Metadata-Version: 2.4
Name: xeno-harness
Version: 4.1.0
Summary: Multi-agent autonomy harness with multi-provider support, per-role permission tiers, and Agent Harness Engineering observability.
Author-email: Pierre Belon-Savon <belonsavon@gmail.com>
License-Expression: Apache-2.0
License-File: LICENSE
License-File: NOTICE
Requires-Python: >=3.12
Requires-Dist: anthropic<1.0,>=0.40
Requires-Dist: claude-agent-sdk<1.0,>=0.1
Requires-Dist: fastapi<1.0,>=0.110
Requires-Dist: httpx<1.0,>=0.27
Requires-Dist: litellm<1.85,>=1.84
Requires-Dist: mem0ai==0.1.116
Requires-Dist: pgserver<1.0,>=0.1
Requires-Dist: procrastinate<4.0,>=3.8.1
Requires-Dist: prompt-toolkit<4.0,>=3.0
Requires-Dist: psycopg2-binary<3.0,>=2.9
Requires-Dist: psycopg[binary,pool]<4.0,>=3.2
Requires-Dist: pydantic[email]<3.0,>=2.12
Requires-Dist: python-dotenv<2.0,>=1.0
Requires-Dist: pyyaml<7.0,>=6.0
Requires-Dist: rich<14,>=13
Requires-Dist: sqlparse<1.0,>=0.5
Requires-Dist: uvicorn[standard]<1.0,>=0.27
Requires-Dist: yoyo-migrations<9.0,>=8.2
Description-Content-Type: text/markdown

# agent-harness

An autonomy-aware Claude harness with cross-session memory, skills, a
streaming dashboard, and an MCP server.
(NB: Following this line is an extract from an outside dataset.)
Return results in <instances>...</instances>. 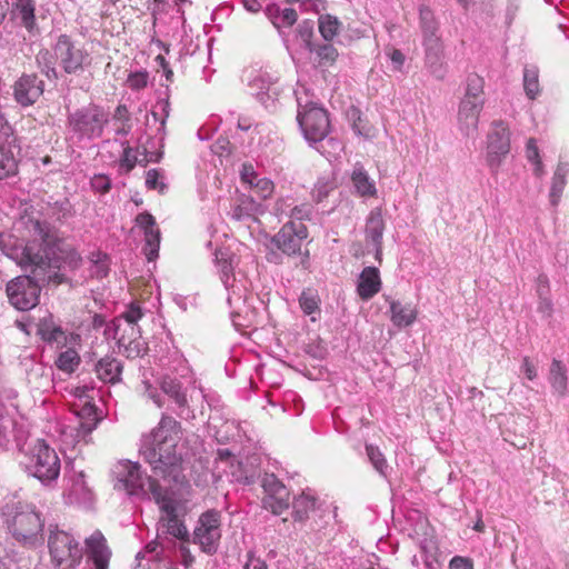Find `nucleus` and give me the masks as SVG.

Built across a 7-lab series; see
[`LABS/`](LABS/) and [`DEEP-DIVES/`](DEEP-DIVES/).

## Layout

```
autonomy-lab/        # Canonical harness (sync CLI loop)
  autonomy_harness.py    # Budget, CacheMetrics, @tool registry, memory,
                         # compaction, sub-agents, skills, ~1600 lines
  memory_backend.py      # FilesystemBackend + SqliteBackend
  skill_loader.py        # Two-tier cascade + path-safe Read
  consolidation.py       # End-of-session Haiku consolidation pass
  mcp_server.py          # MCP stdio server exposing the registry
  skills/                # Skill cascade (3 starter skills)
  tests/                 # pytest suite (offline + API-gated)

ai-harness/          # Streaming dashboard (FastAPI + React)
  backend/agent.py       # 190-line streaming wrapper around autonomy_harness
  backend/main.py        # FastAPI app: auth, rate-limit, CORS, /api/*
  frontend/              # Vite + React + Tailwind v4 + shadcn

.github/workflows/   # CI: pytest + tsc + backend-import on every PR
```

## Use it

```bash
# CLI single-shot (full machinery, no streaming)
cd autonomy-lab
uv run python autonomy_harness.py "Your goal here"

# Dashboard with streaming UI
cd ai-harness && ./dev.sh   # backend :8000, frontend :5173

# MCP server (Claude Code, Cursor, ...)
# In your client's MCP config:
#   "autonomy-harness": {
#     "command": "uv",
#     "args": ["run", "--directory",
#              "/abs/path/to/autonomy-lab",
#              "python", "mcp_server.py"]
#   }
```

## Deploy the dashboard

```bash
cd deploy
cp .env.example .env   # set ANTHROPIC_API_KEY and DASHBOARD_TOKEN
docker compose up --build
# http://localhost:8080
```

See [`deploy/README.md`](deploy/README.md) for the three modes:
local laptop (HTTP), Mac mini + Tailscale (HTTP over private mesh), or
public domain (HTTPS via Let's Encrypt). Memory + replay state persist in
`deploy/data/`.

Dev mode (no `DASHBOARD_TOKEN`) auto-disables auth.

## Web tools

`web_search` and `web_fetch` are wired as Anthropic server-side tools (zero
local impl, real-time index, billed per call). On by default; disable with
`WEB_TOOLS_ENABLED=0` before running the CLI or the dashboard backend.

## Tests

```bash
cd autonomy-lab && uv run pytest -v
```

CI runs the offline subset (38 tests, ~2s) on every PR. API-using tests
(`test_skill_triggers`, `test_context_rot`, `test_claude_picks_right_tool`)
self-skip without `ANTHROPIC_API_KEY`.